REQUIRED WORK
Please rewrite the data from its start through the line holding "by camera distance.", inclusive, as a Markdown table with the columns Row and Line, one numbered row per line, skipping blank lines and leaving out the pictures.

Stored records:

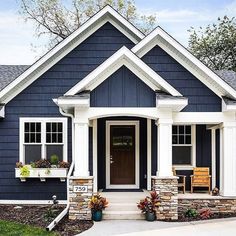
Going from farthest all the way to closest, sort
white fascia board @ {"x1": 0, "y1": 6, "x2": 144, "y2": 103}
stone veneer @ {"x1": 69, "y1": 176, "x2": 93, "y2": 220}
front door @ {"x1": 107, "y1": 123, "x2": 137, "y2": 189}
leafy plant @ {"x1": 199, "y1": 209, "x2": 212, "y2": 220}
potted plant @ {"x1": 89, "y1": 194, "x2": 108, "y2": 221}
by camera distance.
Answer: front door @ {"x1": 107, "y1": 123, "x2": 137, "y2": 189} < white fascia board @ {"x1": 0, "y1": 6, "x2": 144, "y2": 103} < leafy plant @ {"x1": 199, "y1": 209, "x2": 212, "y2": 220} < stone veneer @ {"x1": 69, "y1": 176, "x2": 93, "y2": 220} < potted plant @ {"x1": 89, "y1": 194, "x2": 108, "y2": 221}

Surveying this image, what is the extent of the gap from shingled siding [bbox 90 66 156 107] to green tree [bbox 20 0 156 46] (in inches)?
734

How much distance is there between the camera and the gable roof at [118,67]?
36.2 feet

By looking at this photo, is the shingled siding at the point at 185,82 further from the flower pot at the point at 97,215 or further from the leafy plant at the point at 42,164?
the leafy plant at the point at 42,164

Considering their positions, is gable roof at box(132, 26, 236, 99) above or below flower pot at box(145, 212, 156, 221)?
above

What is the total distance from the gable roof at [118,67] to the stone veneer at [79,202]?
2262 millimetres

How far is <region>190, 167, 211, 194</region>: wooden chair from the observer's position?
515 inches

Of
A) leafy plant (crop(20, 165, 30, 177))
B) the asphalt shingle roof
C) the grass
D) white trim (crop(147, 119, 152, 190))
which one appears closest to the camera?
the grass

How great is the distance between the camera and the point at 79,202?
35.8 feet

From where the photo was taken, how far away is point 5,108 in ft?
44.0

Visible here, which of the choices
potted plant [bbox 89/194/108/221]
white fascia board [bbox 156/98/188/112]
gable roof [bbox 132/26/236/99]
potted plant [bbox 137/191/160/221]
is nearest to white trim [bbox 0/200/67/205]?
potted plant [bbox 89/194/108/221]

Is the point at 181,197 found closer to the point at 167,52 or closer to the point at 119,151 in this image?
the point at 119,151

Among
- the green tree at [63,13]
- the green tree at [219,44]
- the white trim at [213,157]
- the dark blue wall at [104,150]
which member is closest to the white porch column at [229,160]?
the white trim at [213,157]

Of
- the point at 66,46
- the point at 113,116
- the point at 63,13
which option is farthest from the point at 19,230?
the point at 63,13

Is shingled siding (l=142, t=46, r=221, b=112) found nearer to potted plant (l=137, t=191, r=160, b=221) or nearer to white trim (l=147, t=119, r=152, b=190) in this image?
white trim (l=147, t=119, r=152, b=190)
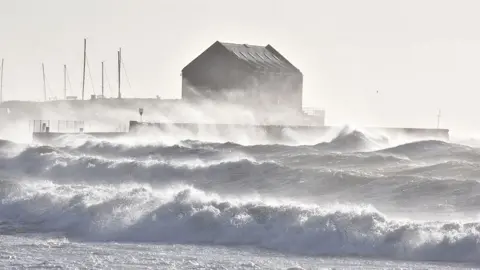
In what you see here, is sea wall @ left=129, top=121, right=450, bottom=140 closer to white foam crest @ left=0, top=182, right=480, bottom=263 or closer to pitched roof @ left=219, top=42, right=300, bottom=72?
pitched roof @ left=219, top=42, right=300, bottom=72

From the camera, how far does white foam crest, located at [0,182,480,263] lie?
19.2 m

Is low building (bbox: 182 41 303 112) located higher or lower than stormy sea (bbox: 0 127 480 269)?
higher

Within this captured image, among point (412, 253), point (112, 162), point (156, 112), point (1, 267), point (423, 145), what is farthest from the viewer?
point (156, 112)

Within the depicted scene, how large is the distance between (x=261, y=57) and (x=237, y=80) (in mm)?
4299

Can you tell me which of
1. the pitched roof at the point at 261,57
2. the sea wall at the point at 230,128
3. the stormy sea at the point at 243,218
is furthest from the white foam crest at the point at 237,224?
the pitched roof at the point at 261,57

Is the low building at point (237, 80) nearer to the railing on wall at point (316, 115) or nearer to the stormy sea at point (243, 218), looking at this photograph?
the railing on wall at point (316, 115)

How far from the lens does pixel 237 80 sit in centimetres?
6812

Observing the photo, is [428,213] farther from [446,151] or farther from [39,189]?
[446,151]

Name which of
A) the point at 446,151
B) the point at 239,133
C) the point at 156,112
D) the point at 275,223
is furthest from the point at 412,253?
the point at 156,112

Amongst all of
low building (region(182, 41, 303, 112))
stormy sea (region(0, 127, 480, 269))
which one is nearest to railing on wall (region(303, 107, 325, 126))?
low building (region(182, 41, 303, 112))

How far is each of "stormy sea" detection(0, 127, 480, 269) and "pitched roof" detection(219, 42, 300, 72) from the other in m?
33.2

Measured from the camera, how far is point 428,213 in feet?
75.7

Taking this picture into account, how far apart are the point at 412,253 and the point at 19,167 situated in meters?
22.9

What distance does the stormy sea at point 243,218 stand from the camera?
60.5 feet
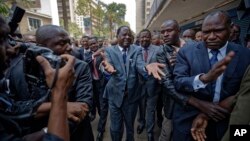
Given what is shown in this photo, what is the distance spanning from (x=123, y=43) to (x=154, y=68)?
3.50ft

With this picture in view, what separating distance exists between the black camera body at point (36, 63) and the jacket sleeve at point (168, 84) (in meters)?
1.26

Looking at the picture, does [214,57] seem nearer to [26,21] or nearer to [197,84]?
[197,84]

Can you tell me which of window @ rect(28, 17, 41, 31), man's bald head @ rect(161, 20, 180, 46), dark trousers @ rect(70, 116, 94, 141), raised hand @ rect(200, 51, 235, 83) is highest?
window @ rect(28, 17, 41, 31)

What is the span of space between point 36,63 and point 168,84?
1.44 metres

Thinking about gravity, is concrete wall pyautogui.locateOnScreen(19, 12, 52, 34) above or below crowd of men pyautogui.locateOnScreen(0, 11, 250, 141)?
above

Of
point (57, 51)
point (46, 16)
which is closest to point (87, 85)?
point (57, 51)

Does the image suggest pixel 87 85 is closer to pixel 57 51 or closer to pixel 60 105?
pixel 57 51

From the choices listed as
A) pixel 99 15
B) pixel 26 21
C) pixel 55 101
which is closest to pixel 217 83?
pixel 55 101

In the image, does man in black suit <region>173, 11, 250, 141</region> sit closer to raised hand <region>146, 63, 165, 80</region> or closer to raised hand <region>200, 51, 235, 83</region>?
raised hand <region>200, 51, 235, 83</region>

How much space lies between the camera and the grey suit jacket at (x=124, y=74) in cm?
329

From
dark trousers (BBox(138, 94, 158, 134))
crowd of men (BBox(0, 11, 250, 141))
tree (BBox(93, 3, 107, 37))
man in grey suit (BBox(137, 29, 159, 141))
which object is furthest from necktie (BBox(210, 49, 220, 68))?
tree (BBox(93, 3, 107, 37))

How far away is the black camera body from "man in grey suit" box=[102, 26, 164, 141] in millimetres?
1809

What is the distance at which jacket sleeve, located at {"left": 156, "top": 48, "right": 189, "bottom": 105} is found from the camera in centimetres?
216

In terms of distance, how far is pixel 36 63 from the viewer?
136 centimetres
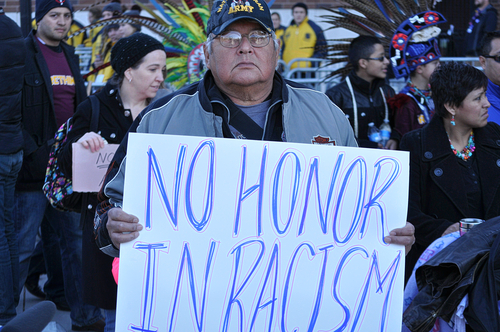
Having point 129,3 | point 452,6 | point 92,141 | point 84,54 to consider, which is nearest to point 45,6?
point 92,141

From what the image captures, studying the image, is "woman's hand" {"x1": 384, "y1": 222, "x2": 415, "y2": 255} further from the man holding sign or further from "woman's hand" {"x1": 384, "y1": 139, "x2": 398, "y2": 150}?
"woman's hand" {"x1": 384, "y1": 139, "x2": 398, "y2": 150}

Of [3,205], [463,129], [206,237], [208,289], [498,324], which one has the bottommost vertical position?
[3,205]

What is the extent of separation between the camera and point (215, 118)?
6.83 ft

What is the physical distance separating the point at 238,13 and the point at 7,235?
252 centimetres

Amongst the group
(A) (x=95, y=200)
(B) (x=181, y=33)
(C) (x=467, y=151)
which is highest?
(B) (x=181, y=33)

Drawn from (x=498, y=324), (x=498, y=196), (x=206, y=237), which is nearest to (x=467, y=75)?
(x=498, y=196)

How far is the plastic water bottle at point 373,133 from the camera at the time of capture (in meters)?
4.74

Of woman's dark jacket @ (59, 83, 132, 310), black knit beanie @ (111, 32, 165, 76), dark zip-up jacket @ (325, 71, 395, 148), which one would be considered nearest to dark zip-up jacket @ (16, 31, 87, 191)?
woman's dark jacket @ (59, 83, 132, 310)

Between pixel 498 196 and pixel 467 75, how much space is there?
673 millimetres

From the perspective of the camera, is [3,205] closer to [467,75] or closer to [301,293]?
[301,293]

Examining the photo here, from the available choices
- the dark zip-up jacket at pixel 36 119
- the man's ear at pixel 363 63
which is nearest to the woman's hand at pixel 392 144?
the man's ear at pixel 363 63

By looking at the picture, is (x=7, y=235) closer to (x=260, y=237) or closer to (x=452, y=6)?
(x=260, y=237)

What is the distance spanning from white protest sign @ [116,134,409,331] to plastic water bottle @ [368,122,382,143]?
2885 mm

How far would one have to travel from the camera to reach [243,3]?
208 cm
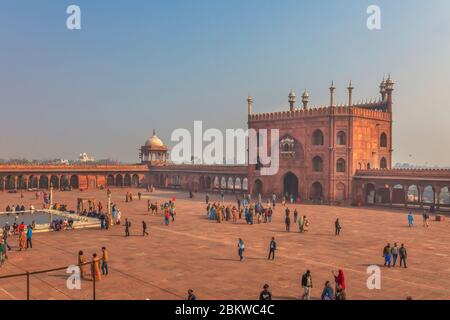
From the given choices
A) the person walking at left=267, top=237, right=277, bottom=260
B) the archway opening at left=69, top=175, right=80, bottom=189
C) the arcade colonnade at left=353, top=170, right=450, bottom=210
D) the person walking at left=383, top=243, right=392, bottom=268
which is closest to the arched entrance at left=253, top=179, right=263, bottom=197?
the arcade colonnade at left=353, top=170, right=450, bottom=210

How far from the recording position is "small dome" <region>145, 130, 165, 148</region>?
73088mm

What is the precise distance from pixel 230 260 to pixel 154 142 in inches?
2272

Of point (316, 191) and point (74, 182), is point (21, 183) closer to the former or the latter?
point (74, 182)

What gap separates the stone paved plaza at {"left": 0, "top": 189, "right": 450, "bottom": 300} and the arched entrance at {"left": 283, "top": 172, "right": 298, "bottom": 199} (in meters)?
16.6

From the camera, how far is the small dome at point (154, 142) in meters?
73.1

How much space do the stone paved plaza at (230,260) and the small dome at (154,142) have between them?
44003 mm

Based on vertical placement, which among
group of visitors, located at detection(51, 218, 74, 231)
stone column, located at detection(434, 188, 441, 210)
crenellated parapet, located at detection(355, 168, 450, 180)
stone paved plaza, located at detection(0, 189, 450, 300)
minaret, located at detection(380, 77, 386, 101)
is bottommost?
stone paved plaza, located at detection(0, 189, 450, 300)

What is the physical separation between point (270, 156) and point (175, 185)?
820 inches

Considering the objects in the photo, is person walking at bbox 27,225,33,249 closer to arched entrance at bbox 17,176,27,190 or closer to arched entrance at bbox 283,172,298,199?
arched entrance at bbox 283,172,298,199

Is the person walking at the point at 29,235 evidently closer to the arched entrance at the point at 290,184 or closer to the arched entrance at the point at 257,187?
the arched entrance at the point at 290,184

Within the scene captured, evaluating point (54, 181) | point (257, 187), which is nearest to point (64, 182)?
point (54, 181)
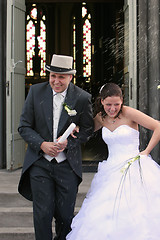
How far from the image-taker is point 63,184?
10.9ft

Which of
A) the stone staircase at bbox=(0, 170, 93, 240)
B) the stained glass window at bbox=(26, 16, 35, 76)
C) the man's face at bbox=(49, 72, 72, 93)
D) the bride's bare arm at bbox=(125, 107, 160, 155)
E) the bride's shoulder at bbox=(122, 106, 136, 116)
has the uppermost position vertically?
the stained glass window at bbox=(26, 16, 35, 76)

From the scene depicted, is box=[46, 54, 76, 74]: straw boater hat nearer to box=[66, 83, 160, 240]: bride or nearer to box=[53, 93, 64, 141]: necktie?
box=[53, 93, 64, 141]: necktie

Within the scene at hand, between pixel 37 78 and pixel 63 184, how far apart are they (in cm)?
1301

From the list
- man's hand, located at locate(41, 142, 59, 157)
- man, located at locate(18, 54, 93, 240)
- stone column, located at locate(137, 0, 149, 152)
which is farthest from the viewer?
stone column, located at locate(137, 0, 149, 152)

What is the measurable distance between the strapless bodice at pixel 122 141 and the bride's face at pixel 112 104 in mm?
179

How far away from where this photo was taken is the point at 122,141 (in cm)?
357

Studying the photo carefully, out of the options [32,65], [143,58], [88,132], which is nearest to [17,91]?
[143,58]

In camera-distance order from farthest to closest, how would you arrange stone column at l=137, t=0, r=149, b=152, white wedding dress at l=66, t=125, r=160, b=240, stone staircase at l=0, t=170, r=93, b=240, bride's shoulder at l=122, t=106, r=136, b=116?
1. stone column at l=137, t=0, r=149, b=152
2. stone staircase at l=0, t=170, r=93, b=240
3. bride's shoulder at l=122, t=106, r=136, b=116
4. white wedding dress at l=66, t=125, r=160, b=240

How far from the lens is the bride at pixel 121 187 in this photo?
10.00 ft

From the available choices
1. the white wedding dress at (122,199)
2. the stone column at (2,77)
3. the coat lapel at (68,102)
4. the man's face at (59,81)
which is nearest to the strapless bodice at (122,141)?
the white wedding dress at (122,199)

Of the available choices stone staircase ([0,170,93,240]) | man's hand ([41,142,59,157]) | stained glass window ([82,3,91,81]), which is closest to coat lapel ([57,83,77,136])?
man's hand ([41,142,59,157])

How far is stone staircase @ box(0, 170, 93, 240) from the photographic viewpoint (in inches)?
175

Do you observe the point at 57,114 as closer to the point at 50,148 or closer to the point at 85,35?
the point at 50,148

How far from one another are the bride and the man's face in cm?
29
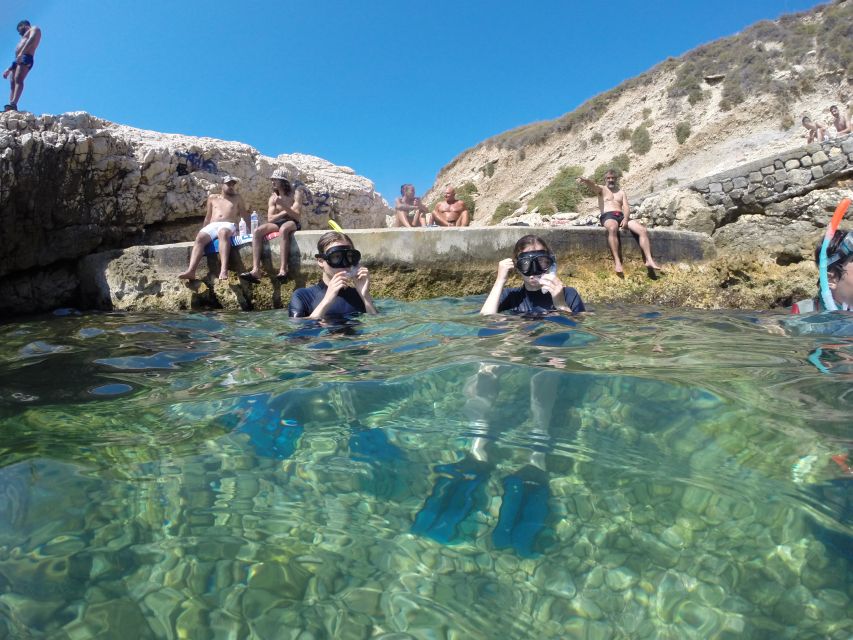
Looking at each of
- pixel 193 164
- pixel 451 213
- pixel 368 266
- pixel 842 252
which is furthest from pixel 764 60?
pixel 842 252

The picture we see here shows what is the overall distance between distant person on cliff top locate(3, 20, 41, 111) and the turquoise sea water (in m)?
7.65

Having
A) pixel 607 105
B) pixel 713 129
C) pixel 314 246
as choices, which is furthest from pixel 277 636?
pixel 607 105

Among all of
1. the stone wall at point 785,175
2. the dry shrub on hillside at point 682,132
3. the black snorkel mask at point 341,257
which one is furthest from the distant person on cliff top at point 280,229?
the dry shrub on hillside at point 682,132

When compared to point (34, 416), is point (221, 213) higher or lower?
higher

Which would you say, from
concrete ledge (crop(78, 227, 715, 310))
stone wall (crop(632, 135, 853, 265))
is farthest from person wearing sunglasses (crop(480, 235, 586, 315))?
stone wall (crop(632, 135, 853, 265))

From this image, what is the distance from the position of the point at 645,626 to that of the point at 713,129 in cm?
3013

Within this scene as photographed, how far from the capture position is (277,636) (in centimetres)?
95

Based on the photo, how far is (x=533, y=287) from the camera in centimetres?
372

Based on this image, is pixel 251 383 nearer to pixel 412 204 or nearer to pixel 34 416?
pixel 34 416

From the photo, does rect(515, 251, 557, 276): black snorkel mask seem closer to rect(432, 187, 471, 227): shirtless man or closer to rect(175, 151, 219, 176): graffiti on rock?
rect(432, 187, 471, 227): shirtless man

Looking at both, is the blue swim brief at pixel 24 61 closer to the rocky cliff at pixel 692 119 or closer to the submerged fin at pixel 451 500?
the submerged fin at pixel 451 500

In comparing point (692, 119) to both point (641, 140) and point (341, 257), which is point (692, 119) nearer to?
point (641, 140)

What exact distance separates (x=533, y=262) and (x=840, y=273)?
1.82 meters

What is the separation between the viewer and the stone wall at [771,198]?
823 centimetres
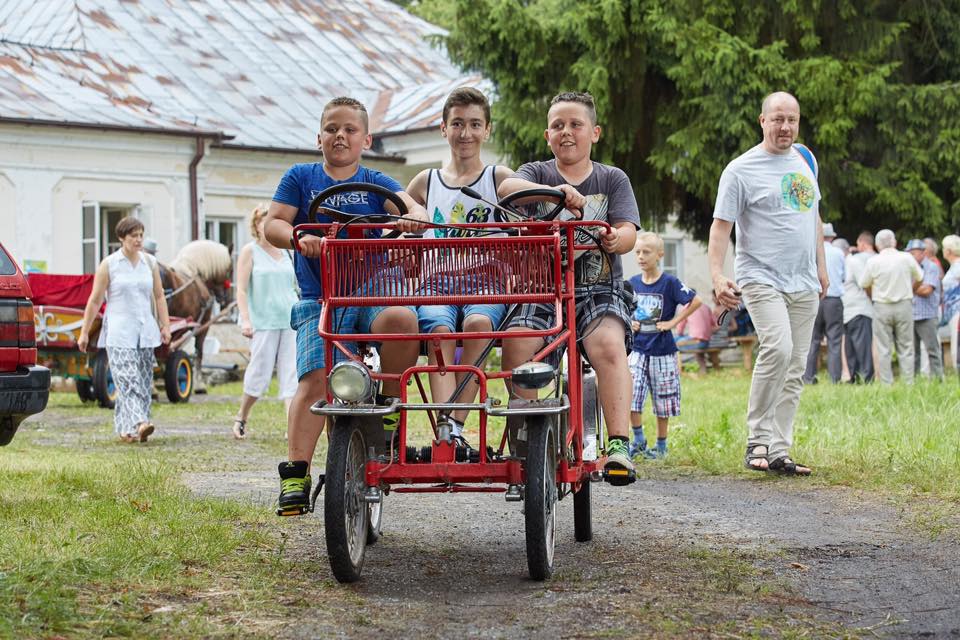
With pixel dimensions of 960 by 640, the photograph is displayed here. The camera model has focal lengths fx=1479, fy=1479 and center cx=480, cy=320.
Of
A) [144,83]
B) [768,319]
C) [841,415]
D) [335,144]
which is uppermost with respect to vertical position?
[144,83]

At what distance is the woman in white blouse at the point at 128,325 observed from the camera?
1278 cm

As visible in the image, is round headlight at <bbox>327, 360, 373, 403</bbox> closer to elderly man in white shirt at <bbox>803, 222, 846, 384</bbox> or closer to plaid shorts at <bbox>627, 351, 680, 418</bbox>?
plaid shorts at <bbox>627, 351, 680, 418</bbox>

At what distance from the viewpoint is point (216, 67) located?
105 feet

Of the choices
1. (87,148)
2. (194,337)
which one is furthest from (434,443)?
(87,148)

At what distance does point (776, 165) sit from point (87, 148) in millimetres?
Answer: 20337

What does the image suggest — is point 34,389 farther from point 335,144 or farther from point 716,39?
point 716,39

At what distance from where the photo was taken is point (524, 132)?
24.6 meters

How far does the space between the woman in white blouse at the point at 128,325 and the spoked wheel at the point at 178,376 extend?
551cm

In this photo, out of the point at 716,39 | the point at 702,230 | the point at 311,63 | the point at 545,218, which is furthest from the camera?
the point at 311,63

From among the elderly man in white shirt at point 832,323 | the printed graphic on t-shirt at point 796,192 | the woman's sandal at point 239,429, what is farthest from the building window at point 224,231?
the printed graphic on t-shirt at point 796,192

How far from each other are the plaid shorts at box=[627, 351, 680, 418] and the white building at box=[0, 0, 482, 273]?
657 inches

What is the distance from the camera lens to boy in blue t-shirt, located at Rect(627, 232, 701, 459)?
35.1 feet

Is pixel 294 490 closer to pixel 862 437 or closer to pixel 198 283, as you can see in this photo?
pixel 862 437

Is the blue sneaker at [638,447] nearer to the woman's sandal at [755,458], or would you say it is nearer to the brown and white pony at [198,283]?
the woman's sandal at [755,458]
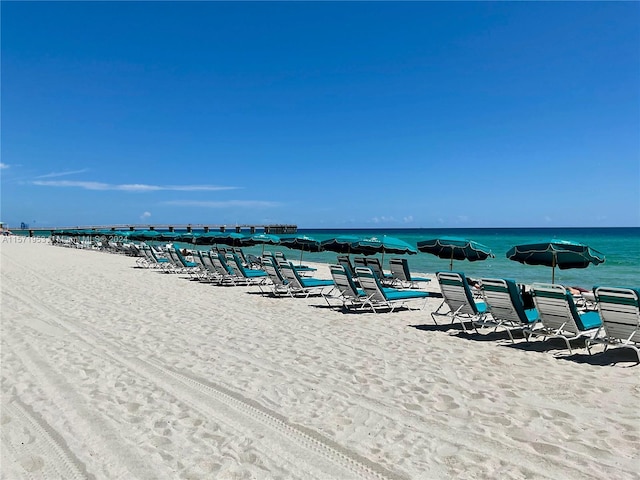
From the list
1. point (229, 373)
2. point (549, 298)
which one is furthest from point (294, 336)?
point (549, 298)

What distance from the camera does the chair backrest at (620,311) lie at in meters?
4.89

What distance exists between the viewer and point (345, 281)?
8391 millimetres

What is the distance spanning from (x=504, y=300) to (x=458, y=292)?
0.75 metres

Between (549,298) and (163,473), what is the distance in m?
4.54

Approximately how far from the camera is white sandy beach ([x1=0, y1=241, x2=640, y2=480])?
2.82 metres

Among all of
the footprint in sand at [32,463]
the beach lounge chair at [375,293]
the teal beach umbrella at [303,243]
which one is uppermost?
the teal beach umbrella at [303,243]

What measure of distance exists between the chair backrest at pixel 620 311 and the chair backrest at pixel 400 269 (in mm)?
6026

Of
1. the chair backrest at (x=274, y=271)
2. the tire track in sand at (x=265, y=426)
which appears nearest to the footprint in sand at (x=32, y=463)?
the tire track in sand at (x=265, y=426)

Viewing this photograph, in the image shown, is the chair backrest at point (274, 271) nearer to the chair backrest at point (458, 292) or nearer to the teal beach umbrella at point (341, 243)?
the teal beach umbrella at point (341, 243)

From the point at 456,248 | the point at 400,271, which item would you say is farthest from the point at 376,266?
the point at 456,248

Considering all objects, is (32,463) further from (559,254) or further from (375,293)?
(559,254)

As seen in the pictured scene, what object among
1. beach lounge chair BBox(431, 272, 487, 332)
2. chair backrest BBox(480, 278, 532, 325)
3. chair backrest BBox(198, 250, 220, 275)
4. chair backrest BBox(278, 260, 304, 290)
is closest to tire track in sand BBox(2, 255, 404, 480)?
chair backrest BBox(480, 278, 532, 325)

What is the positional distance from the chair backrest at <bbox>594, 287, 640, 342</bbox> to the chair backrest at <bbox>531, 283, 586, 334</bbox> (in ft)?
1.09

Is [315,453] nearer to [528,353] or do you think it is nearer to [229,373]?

ANSWER TO THE PROBLEM
| Row | Line |
|---|---|
| 1 | Going from farthest all the way to closest, sort |
| 2 | white fascia board @ {"x1": 0, "y1": 6, "x2": 144, "y2": 103} |
| 3 | stone veneer @ {"x1": 69, "y1": 176, "x2": 93, "y2": 220} |
| 4 | front door @ {"x1": 107, "y1": 123, "x2": 137, "y2": 189} |
| 5 | leafy plant @ {"x1": 199, "y1": 209, "x2": 212, "y2": 220} |
| 6 | potted plant @ {"x1": 89, "y1": 194, "x2": 108, "y2": 221} |
| 7 | by camera distance. |